# Context
Example: The Table and TableSchema class

In [None]:
from modaic.context.base import ContextSchema, Molecular
import pandas as pd
from io import BytesIO
from typing import ClassVar, Type, Optional
import duckdb


class Table(Context):
    context_class: ClassVar[str] = "Table"
    name: str
    num_rows: int


class Table(Molecular):
    """
    A molecular context object that represents a table. Can be queried with SQL.
    """

    schema: ClassVar[Type[ContextSchema]] = TableSchema

    def __init__(
        self, df: pd.DataFrame, name: str, num_rows: int = 100, **kwargs
    ):
        """
        Initializes a Table context object.

        Args:
            df: The dataframe to represent as a table.
            name: The name of the table.
            **kwargs: Additional keyword arguments to pass to the Molecular context object.
        """
        super().__init__(**kwargs)
        self._df = df
        self.name = name
        self.num_rows = num_rows
 

    def query(self, query: str):  # TODO: add example
        """
        Queries the table. All queries run should refer to the table as `this` or `This`
        """
        return duckdb.query_df(self._df, "this", query).to_df()

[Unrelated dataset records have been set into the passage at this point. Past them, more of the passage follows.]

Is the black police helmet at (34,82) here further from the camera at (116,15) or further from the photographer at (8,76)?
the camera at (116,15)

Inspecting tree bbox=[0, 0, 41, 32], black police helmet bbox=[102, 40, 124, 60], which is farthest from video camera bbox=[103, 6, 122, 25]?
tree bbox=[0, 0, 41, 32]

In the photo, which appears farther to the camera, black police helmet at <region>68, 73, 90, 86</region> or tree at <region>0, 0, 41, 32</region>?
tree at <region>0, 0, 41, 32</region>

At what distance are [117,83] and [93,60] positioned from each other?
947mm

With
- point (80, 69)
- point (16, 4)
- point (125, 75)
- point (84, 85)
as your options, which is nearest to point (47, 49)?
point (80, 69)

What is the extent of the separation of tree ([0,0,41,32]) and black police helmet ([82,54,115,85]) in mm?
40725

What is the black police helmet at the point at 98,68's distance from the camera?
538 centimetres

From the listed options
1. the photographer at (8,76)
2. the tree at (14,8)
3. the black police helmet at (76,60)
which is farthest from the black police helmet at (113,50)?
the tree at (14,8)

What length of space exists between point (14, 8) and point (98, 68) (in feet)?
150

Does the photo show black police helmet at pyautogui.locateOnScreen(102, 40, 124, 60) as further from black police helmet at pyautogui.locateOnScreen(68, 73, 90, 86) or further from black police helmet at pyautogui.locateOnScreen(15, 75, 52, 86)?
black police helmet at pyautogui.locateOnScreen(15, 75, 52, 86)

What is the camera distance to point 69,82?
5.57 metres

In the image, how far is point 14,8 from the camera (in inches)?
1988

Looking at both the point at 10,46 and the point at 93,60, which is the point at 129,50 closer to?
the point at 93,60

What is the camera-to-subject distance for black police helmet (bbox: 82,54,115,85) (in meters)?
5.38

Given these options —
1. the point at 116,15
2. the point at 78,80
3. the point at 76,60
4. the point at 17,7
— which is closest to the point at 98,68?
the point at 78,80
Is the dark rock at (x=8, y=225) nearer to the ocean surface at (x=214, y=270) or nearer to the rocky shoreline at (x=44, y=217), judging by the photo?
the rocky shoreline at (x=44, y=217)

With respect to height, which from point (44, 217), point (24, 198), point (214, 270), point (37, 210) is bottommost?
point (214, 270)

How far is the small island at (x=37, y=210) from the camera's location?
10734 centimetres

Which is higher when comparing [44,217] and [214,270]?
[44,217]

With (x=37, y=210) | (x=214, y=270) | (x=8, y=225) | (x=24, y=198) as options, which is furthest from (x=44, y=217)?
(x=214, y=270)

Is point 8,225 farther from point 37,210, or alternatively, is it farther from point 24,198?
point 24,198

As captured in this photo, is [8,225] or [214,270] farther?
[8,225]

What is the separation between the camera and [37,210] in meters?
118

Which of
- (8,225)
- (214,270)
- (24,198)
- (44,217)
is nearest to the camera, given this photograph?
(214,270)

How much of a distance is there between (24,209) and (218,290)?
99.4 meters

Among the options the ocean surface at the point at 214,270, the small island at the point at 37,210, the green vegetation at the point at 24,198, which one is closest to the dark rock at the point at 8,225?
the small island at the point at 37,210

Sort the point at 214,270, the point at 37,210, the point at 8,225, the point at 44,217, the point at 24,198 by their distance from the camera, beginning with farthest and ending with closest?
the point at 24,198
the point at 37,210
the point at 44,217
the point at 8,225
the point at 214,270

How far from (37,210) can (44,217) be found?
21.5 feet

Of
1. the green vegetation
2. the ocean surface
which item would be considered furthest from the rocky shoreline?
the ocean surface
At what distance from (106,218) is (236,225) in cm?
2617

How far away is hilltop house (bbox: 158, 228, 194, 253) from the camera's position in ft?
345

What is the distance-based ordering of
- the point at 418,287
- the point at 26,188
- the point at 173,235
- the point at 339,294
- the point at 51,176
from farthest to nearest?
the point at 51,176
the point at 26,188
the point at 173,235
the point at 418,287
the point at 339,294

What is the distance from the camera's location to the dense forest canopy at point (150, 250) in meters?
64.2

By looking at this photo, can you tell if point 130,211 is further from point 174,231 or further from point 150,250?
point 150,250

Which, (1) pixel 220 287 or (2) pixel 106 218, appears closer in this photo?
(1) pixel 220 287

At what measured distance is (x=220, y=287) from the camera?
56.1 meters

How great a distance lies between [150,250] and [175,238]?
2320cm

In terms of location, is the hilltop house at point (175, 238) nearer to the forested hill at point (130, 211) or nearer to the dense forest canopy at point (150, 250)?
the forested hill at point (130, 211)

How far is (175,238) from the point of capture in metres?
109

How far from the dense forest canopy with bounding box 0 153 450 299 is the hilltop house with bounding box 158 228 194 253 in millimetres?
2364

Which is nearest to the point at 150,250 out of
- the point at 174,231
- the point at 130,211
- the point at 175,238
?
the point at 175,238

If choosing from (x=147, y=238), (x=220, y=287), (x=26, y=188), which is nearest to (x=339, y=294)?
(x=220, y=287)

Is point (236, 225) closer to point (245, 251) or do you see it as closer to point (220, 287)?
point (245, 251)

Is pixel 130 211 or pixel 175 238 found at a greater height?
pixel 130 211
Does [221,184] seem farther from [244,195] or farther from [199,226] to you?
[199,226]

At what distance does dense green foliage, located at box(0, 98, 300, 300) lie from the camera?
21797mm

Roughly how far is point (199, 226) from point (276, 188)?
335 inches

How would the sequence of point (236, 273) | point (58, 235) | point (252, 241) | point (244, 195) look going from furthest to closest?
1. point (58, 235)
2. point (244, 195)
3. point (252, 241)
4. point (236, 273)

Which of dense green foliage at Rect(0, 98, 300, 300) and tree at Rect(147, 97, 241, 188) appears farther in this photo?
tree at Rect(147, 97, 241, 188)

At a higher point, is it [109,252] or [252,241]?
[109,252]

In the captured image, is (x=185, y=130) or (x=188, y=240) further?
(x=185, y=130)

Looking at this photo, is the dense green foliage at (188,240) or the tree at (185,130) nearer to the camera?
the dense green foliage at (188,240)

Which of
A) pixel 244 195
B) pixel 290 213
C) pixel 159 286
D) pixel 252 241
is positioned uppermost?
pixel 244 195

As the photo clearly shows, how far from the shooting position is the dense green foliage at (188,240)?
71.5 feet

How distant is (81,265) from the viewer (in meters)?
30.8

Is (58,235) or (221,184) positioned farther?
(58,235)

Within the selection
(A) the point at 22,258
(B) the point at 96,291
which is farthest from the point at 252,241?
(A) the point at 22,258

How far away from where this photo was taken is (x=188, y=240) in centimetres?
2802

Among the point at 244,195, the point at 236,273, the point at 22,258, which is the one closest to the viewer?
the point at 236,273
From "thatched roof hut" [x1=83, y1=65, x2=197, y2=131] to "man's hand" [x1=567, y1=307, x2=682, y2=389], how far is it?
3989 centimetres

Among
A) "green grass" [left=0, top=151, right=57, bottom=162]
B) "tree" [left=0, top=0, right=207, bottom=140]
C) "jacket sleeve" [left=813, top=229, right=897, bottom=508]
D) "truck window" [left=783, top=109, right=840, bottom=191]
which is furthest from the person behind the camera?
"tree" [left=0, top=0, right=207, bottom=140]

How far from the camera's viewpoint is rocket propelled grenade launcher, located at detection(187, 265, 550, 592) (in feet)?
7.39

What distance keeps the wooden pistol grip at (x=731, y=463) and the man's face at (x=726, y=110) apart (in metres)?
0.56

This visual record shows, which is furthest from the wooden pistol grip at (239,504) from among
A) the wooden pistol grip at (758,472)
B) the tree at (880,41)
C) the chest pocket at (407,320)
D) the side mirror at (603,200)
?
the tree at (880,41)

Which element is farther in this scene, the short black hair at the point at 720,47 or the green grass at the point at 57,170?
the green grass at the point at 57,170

    def markdown(self) -> str:  # TODO: add example
        """
        Converts the table to markdown format.
        Returns a markdown representation of the table with the table name as header.
        """
        content = ""
        content += f"Table name: {self.name}\n"

        # Add header row
        columns = [str(col) for col in self._df.columns]
        content += "| " + " | ".join(columns) + " |\n"

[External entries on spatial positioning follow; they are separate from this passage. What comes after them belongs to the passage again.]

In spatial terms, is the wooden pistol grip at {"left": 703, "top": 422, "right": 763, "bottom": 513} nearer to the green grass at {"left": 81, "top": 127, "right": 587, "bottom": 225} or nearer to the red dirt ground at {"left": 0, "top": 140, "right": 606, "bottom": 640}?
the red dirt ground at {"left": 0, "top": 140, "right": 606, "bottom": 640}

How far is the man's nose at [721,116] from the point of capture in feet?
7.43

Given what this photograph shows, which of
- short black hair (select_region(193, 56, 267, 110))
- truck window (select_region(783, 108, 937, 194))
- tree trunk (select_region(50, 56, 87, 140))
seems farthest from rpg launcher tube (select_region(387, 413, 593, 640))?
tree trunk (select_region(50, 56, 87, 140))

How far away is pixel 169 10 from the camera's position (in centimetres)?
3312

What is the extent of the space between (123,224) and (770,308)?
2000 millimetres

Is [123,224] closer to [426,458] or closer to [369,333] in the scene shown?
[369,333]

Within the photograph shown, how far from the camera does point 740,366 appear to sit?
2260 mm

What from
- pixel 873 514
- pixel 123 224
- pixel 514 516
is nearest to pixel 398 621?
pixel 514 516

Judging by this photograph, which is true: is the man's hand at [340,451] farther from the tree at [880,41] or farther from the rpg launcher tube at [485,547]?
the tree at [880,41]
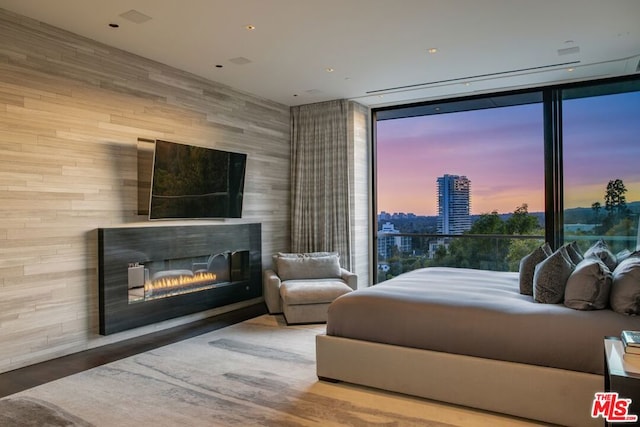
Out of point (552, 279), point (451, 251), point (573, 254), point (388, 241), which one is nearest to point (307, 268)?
point (388, 241)

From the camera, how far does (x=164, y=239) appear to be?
4977mm

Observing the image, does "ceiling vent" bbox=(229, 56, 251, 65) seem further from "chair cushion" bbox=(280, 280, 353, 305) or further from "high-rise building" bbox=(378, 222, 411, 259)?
"high-rise building" bbox=(378, 222, 411, 259)

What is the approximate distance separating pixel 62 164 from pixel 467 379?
3.83 m

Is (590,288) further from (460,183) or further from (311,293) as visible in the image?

        # Add header separator
        content += "| " + " | ".join(["---"] * len(columns)) + " |\n"

        # Add data rows
        for _, row in self._df.iterrows():
            row_values = []
            for value in row:
                if pd.isna(value) or value is None:
                    row_values.append("")
                else:
                    row_values.append(str(value))
            content += "| " + " | ".join(row_values) + " |\n"

        return content

    def readme(self):
        """
        readme method for table. Returns a markdown representation of the table.

        Example:
            ```python
            >>> df = pd.DataFrame({"Column1": [1, 2, 3], "Column2": [4, 5, 6], "Column3": [7, 8, 9]})
            >>> table = Table(df, name="table")
            >>> table.readme()
            "Table name: table\n"
            " | Column1 | Column2 | Column3 | \n"
            " | --- | --- | --- | \n"
            " | 1 | 2 | 3 | \n"
            " | 4 | 5 | 6 | \n"
            " | 7 | 8 | 9 | \n"
            ```
        """
        return self.markdown()

    def embedme(self):
        """
        embedme method for table. Returns a markdown representation of the table.
        """
        return self.markdown()
    
    @classmethod
    def from_csv(
        cls,
        file: str | BytesIO,
        name: Optional[str] = None,
        metadata: dict = {},
        **kwargs,
    ):
        df = pd.read_csv(file)
        return cls(df, name, metadata, **kwargs)


# Indexing
You can do alot with ContextSchema subclasses and the different database integrations modaic provides.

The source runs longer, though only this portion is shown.